4. From the SQL menu, choose New. You can either highlight it and press Enter,
or just type in the letter n. The cursor will move to the typing area.
5. In the typing area, type in the following SQL statement:
SELECT * FROM SYSTABLE;
Refer to the top of the screen for editing options (ESC done editing, CTRL-X
delete a character, and so on.
6. After entering the SQL, press the ESC key on the keyboard. The SQL menu will
be displayed.
7. To execute the SQL, choose Run. You can either highlight it and press enter, or
just type in the letter r.
8. The SQL will be executed. Since it includes an error, an error message will be
displayed at the bottom of the screen. (There is no table in the database named
systable.) To correct the error, choose Modify from the menu. You can either
highlight it and press Enter, or just type in the letter m.
9. The cursor will be displayed in the typing area, as close to the error as possible.
Refer to the MODIFY menu at the top of the screen for editing options. Correct
the error so the SQL reads as follows:
SELECT * FROM SYSTABLES;
10. Press the ESC key on the keyboard. The SQL menu will be displayed.
11. Execute the SQL statement by choosing Run. If there are no further errors, the
first page of the results will be displayed.
12. Page through the output by choosing Next from the DISPLAY menu. You can
either highlight it and press enter, or just type in the letter n.
13. Continue paging through the output. When you have seen enough, choose Exit
from the DISPLAY menu. You can either highlight it and press enter, or just
type the letter e. The SQL menu will be displayed.
14. To save the SQL, choose Save from the SQL menu. You can either highlight it
and press Enter, or just type the letter s. The SAVE>> prompt will be displayed.
15. At the SAVE>> prompt, type in the filename into which you want to save the
SQL statement, in this case EXAMPLE, and then press Enter. The SQL menu
will be displayed.
16. To exit out of the editing options, choose the Exit option from the SQL menu.

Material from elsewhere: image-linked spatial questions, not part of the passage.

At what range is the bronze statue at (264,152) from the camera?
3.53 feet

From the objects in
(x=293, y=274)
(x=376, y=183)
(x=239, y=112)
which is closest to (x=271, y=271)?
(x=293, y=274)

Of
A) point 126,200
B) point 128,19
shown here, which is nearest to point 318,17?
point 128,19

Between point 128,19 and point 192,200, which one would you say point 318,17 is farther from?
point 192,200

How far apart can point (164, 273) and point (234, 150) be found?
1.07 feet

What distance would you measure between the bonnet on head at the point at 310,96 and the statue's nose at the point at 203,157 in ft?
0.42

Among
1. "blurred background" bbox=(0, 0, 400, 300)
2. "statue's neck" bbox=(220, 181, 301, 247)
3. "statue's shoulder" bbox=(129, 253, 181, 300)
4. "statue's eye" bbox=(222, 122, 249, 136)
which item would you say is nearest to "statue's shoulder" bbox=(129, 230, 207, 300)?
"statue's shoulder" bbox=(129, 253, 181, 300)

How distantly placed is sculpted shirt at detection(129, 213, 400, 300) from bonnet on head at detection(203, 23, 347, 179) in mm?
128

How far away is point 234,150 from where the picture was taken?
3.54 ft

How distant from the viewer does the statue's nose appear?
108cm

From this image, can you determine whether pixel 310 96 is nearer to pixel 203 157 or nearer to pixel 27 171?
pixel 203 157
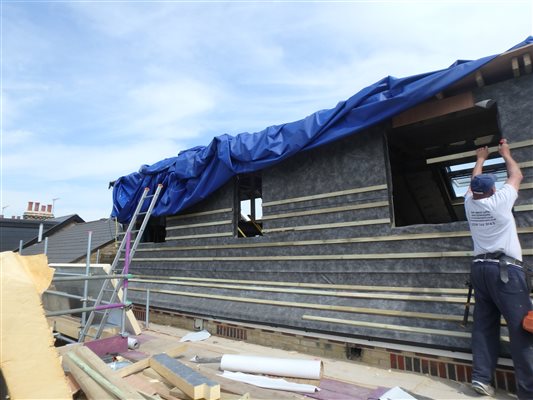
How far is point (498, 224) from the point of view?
3.15 metres

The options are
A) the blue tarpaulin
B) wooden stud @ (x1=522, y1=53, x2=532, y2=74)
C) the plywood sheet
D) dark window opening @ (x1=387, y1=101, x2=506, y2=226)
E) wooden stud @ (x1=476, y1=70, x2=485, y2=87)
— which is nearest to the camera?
the plywood sheet

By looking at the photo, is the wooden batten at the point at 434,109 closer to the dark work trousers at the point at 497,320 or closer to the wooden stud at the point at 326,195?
the wooden stud at the point at 326,195

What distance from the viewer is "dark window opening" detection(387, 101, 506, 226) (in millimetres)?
4961

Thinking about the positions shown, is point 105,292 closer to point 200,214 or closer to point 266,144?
point 200,214

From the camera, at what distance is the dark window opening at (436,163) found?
4961 mm

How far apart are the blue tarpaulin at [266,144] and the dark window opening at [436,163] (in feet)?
1.80

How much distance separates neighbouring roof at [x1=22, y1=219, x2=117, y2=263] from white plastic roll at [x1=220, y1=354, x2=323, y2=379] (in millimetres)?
10916

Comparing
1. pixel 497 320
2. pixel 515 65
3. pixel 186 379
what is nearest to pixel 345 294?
pixel 497 320

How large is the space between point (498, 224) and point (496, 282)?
A: 532mm

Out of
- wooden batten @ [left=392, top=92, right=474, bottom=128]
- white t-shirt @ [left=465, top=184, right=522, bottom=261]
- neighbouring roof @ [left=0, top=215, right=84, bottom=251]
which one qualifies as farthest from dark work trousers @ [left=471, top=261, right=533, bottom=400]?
neighbouring roof @ [left=0, top=215, right=84, bottom=251]

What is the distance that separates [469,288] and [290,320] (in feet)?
7.81

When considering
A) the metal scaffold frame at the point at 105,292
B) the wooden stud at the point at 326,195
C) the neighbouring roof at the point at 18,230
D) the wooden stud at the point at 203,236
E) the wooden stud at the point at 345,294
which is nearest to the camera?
the wooden stud at the point at 345,294

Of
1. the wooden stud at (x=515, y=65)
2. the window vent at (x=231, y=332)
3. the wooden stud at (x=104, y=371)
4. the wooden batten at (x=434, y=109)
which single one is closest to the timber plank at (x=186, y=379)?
the wooden stud at (x=104, y=371)

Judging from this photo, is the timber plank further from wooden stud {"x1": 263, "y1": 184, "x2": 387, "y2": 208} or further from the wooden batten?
the wooden batten
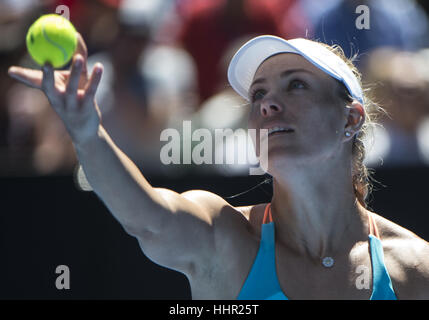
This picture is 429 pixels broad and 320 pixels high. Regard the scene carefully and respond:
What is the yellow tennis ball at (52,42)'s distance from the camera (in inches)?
86.7

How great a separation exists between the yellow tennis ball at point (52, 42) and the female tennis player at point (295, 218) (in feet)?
1.42

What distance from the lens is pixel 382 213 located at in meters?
3.91

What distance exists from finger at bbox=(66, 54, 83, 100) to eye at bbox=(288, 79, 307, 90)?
1.01 metres

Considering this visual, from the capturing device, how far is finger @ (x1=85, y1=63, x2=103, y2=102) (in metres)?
2.08

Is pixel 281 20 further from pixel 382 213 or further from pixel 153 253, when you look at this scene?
pixel 153 253

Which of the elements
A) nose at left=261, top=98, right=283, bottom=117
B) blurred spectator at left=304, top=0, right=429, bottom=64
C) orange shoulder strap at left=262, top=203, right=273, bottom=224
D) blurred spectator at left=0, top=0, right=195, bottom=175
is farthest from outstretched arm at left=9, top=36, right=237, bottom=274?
blurred spectator at left=304, top=0, right=429, bottom=64

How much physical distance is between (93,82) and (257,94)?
982 mm

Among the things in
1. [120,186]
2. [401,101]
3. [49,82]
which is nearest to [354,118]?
[120,186]

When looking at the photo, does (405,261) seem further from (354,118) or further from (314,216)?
(354,118)

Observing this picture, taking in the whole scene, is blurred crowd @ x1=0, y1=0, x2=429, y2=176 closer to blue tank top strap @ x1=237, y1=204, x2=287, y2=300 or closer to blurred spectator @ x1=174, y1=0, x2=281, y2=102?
blurred spectator @ x1=174, y1=0, x2=281, y2=102

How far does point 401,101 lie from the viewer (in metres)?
4.47
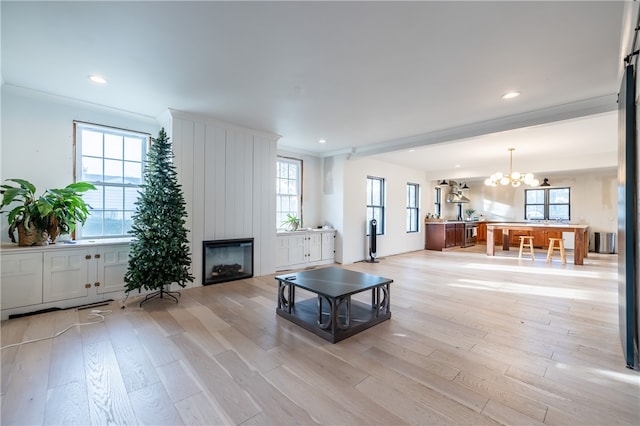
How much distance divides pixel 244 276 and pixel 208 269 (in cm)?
66

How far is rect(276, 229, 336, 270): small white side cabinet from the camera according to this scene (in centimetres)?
562

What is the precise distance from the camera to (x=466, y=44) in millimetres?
2369

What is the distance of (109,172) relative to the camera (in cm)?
411

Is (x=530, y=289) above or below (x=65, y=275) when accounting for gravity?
below

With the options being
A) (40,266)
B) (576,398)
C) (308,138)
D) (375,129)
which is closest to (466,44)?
(375,129)

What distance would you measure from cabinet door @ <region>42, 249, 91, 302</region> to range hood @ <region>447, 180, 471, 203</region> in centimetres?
1087

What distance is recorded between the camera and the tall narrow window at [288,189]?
611 cm

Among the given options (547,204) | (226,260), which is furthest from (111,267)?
(547,204)

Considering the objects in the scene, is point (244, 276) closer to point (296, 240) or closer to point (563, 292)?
point (296, 240)

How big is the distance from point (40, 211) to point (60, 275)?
32.2 inches

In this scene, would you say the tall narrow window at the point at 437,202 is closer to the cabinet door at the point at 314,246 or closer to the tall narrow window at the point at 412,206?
the tall narrow window at the point at 412,206

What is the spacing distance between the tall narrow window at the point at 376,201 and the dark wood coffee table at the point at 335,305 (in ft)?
13.4

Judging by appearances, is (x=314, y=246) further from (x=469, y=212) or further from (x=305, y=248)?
(x=469, y=212)

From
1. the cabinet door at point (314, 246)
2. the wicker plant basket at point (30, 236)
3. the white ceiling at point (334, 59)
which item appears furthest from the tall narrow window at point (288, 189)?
the wicker plant basket at point (30, 236)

You can either highlight it and press Enter, or just type the letter e. The
DBACCESS menu will be displayed.
17. To exit out of dbaccess, choose the Exit option from the SQL menu. You can
either highlight it and press Enter, or just type the letter e. The Unix prompt will
be displayed.
18. Enter dbaccess again. Choose the sysmaster database. Choose the Query-
language option. The SQL menu will be displayed.
19. To open an existing SQL file, select the Choose option from the SQL menu.
You can either highlight it and press Enter, or just type the letter c. A list of your
saved files will be displayed.
20. From the file list, choose the EXAMPLE file by highlighting it and pressing
Enter. The contents of the file will be loaded into the typing area. Use the
previously discussed commands to run the SQL and view the output.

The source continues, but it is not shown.